I was diagnosed in my 40’s, and had some trial and error with meds until finally landing on Ritalin. From the first day of Ritalin, I felt like now I am probably experiencing what “normal” feels like (I’ve since heard the term “neuro-typical” instead of “normal”).
I never feel like I’m on speed, ever. In fact just the opposite. Meds have given me the experience of having my thoughts “quiet down”, so that I can think, process, focus, prioritize, and be productive. At work, and also at home.
In addition to getting work and chores done on time, I can now also enjoy an entire movie without having to repeatedly get up to “get something”. I can take a nap if I feel tired, I can read more than one chapter in a book in one sitting, and so much more.
Meds haven’t taken away the ADHD barriers, but meds do give me the ability to move past them, or step around them, most of the time. There are occasional days when ADHD is in charge, but most days, meds give me a chance to make intelligent choices about how to use my time and energy.
Meds should increase your quality of life, not make you feel like you’re in an unfocused manic state.

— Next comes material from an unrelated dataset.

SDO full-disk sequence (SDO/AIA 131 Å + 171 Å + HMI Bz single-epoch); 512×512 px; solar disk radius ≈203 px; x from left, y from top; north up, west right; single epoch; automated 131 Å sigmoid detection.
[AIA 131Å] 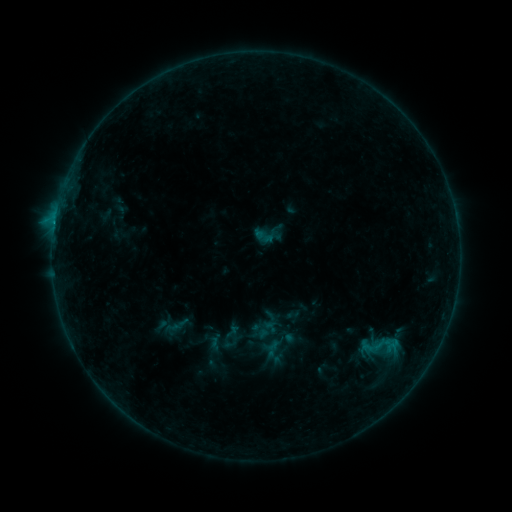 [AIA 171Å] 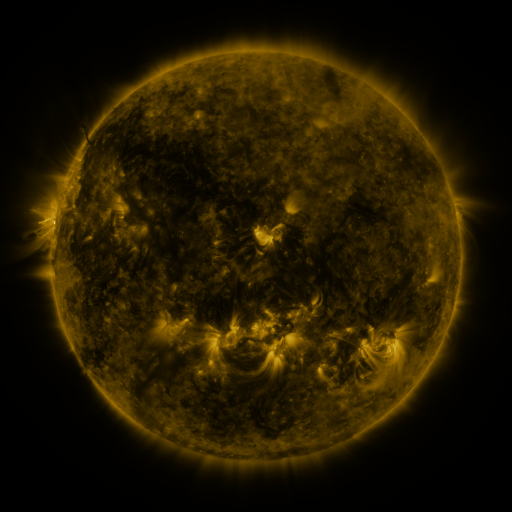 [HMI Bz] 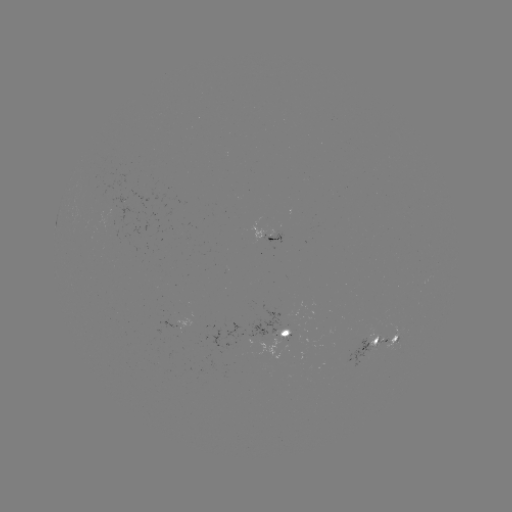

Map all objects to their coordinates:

November 28, 2018 at 6:39 am #104531
Thanks for all your really helpful and considered comments. I’m going to reread them all and think how to proceed. Feels like it’s a chicken and egg thing – need the meds to help me build a life that’s conducive to good mental health, hard to judge the effects of the meds when I’m a mess. Got some relationship stuff happening too which can’t help. Still, there’ll be a way.
I should add, saying I feel I’m “on speed” was lazy and inaccurate. Part of the problem is there’s not much of a physical feeling to go with it, so there’s nothing to flag up my disproportionate responses as being the result of something chemical. Speed has a euphoric effect for most people anyway, afaik.
And I agree it’s mostly aimlessness when I’m left at home – but the sort of paralysed nervous avoidance aimlessness that makes it hard to enjoy myself and amplifies my bad habits. Punctuated by moments of high emotion.
November 28, 2018 at 6:11 pm #104615
Talk to your physician about other extended release options. Vyvanse is designed to peak slowly over about 4-8 hours and trail off the same way, whereas some others use a process of small almost immediate “bump” that trails off after 3-4 hours, then a later bump in about 5 hours from start that trails off in 3-4, then another that trails off by about the 12th-13th hour. The monograph for Vyvanse says that 70 mg is equivalent to a daily dose of about 40 mg of the amphetamine base.
If that works for you, the NHS people should be pleased as well, because there are generics for things like Adderal XR (XL?), whereas Vyvanse generic is some years away. As a comparison, with private insurance in the USA, Vyvanse can cost well over $200 USD per month (depending on insurance, as low as about $25 USD out of pocket), where the Adderal generic extended release may be 1/10th of that with a co-pay/out of pocket cost around $5 per month.
Not talking about what and how much I do or don’t take, but those numbers are what I know about from my insurance.